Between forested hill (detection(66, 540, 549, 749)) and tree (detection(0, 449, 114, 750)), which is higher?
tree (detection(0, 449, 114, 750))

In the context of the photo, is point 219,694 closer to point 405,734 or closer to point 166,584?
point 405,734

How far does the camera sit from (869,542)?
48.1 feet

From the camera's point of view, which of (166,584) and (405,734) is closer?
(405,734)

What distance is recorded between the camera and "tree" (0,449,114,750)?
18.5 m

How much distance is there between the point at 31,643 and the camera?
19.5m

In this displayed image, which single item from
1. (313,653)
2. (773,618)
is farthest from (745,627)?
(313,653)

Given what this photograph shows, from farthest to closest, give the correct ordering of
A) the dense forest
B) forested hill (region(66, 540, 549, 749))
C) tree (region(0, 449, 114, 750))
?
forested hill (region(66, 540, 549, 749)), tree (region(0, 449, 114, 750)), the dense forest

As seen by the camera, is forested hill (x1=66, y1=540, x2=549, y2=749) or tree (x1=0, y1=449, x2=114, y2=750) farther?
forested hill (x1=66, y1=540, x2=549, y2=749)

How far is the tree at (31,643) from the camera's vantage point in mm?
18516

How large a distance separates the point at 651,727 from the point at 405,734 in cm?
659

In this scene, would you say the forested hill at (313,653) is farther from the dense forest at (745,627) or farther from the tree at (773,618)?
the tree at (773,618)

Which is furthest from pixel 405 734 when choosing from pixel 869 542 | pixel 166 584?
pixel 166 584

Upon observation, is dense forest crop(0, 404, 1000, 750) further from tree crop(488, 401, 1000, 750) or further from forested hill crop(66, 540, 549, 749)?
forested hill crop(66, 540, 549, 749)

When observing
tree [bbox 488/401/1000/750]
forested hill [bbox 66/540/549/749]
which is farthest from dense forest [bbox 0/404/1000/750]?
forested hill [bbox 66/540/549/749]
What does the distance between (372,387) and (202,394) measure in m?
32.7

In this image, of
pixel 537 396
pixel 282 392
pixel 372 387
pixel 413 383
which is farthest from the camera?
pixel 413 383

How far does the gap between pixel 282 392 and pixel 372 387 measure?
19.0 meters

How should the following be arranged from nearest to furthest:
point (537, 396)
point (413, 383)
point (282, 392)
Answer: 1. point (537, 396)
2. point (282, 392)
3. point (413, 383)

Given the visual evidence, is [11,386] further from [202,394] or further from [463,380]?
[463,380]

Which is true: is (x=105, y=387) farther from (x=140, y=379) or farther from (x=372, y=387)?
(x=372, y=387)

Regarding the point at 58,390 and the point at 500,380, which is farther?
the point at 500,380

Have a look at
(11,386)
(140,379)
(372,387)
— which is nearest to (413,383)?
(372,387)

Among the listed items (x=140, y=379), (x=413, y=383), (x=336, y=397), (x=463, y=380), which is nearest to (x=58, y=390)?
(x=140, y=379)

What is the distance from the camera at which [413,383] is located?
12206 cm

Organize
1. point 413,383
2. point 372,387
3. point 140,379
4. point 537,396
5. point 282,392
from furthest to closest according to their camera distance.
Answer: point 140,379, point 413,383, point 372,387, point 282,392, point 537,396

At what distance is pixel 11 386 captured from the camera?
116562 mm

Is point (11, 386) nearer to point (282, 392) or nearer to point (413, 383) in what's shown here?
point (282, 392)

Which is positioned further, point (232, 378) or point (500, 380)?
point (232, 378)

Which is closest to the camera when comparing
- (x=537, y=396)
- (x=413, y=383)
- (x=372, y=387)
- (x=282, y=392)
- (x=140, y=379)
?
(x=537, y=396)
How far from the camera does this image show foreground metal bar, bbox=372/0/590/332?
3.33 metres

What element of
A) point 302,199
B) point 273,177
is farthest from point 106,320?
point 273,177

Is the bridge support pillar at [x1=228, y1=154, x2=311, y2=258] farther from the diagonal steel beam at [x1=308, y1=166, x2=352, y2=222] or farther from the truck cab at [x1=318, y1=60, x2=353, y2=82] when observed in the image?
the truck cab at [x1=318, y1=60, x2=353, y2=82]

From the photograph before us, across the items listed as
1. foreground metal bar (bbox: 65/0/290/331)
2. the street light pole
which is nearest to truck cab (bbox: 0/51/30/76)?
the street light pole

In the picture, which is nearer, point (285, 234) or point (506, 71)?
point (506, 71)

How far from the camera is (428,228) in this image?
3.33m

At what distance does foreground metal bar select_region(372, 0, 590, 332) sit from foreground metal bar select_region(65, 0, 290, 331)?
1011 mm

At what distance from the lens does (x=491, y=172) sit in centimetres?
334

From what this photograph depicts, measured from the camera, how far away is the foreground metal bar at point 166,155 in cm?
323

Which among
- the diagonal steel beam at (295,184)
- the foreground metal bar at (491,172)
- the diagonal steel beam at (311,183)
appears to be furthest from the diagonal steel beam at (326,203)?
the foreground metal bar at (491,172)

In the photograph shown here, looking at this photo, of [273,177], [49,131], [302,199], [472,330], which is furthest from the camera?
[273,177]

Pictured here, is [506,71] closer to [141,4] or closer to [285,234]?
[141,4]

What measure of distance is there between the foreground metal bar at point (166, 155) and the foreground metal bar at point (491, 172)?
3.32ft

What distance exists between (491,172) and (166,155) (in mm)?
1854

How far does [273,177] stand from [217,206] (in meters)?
+ + +
# EXERCISE
Every entry needs to be retyped exactly.

# ANSWER IN FULL
Between forested hill (detection(66, 540, 549, 749)) and tree (detection(0, 449, 114, 750)), which is higher?
tree (detection(0, 449, 114, 750))

In the context of the photo, is point 219,694 closer to point 405,734 or closer to point 166,584?
point 405,734

How far does the camera sit from (869,542)?
48.1 feet

From the camera's point of view, which of (166,584) and (405,734) is closer?
(405,734)

What distance is recorded between the camera and "tree" (0,449,114,750)?
18.5 m

How much distance is there between the point at 31,643 and the camera?
19.5m

In this displayed image, which single item from
1. (313,653)
2. (773,618)
is farthest from (745,627)?
(313,653)

Given what this photograph shows, from farthest to closest, give the correct ordering of
A) the dense forest
B) forested hill (region(66, 540, 549, 749))
C) tree (region(0, 449, 114, 750))
?
forested hill (region(66, 540, 549, 749)), tree (region(0, 449, 114, 750)), the dense forest

As seen by the camera, is forested hill (x1=66, y1=540, x2=549, y2=749) or tree (x1=0, y1=449, x2=114, y2=750) farther?
forested hill (x1=66, y1=540, x2=549, y2=749)

How far is the tree at (31,643) from the camera's vantage point in mm?
18516

How large a distance separates the point at 651,727 from the point at 405,734 in cm?
659

In this scene, would you say the forested hill at (313,653) is farther from the dense forest at (745,627) or farther from the tree at (773,618)?
the tree at (773,618)

Which is furthest from pixel 405 734 when choosing from pixel 869 542 | pixel 166 584?
pixel 166 584

Upon observation, is dense forest crop(0, 404, 1000, 750) further from tree crop(488, 401, 1000, 750) or further from forested hill crop(66, 540, 549, 749)?
forested hill crop(66, 540, 549, 749)

When observing
tree [bbox 488/401/1000/750]
forested hill [bbox 66/540/549/749]
which is farthest from dense forest [bbox 0/404/1000/750]?
forested hill [bbox 66/540/549/749]
What does the distance between (372,387) and (202,394) measure in m?
32.7

In this image, of
pixel 537 396
pixel 282 392
pixel 372 387
pixel 413 383
which is farthest from the camera?
pixel 413 383

How far does the gap between pixel 282 392 and pixel 372 387 measure?
19.0 meters

How should the following be arranged from nearest to furthest:
point (537, 396)
point (413, 383)
point (282, 392)
Answer: 1. point (537, 396)
2. point (282, 392)
3. point (413, 383)

Given the visual evidence, is [11,386] further from [202,394] or further from [463,380]?
[463,380]

Which is true: is (x=105, y=387) farther from (x=140, y=379) or farther from (x=372, y=387)?
(x=372, y=387)

Regarding the point at 58,390 and the point at 500,380, which is farther?
the point at 500,380

Have a look at
(11,386)
(140,379)
(372,387)
— which is nearest to (413,383)?
(372,387)

Among the listed items (x=140, y=379), (x=413, y=383), (x=336, y=397), (x=463, y=380), which is nearest to (x=58, y=390)?
(x=140, y=379)

What is the distance from the camera at which [413,383] is located?
12206 cm

Organize
1. point 413,383
2. point 372,387
3. point 140,379
4. point 537,396
5. point 282,392
from furthest to closest according to their camera distance.
Answer: point 140,379, point 413,383, point 372,387, point 282,392, point 537,396

At what distance is pixel 11 386 captured from the camera?
116562 mm

Is point (11, 386) nearer to point (282, 392) or nearer to point (413, 383) in what's shown here?
point (282, 392)

Which is positioned further, point (232, 378) or point (500, 380)?
point (232, 378)

Which is closest to the camera when comparing
- (x=537, y=396)
- (x=413, y=383)
- (x=372, y=387)
- (x=282, y=392)
- (x=140, y=379)
?
(x=537, y=396)
How far from the camera does this image show foreground metal bar, bbox=372/0/590/332?
3.33 metres

What element of
A) point 302,199
B) point 273,177
is farthest from point 106,320?
point 273,177

Is the bridge support pillar at [x1=228, y1=154, x2=311, y2=258] farther from the diagonal steel beam at [x1=308, y1=166, x2=352, y2=222] or farther from the truck cab at [x1=318, y1=60, x2=353, y2=82] when observed in the image?
the truck cab at [x1=318, y1=60, x2=353, y2=82]

From the photograph before us, across the items listed as
1. foreground metal bar (bbox: 65/0/290/331)
2. the street light pole
which is nearest to truck cab (bbox: 0/51/30/76)?
the street light pole

In the picture, which is nearer, point (285, 234) or point (506, 71)?
point (506, 71)

How far from the camera is (428,228) in this image?
3.33m

At what distance does foreground metal bar select_region(372, 0, 590, 332) sit from foreground metal bar select_region(65, 0, 290, 331)?
1011 mm

At what distance from the lens does (x=491, y=172) sit in centimetres?
334

From what this photograph depicts, measured from the camera, how far away is the foreground metal bar at point 166,155 in cm?
323

Which among
- the diagonal steel beam at (295,184)
- the foreground metal bar at (491,172)
- the diagonal steel beam at (311,183)
appears to be furthest from the diagonal steel beam at (326,203)?
the foreground metal bar at (491,172)

In the photograph shown here, looking at this photo, of [273,177], [49,131], [302,199], [472,330], which is furthest from the camera?
[273,177]

Pictured here, is [506,71] closer to [141,4] or closer to [285,234]?
[141,4]

What measure of distance is there between the foreground metal bar at point (166, 155) and the foreground metal bar at point (491, 172)?
3.32ft

What distance exists between (491,172) and (166,155) (in mm)?
1854

How far does [273,177] stand from [217,206] (in meters)?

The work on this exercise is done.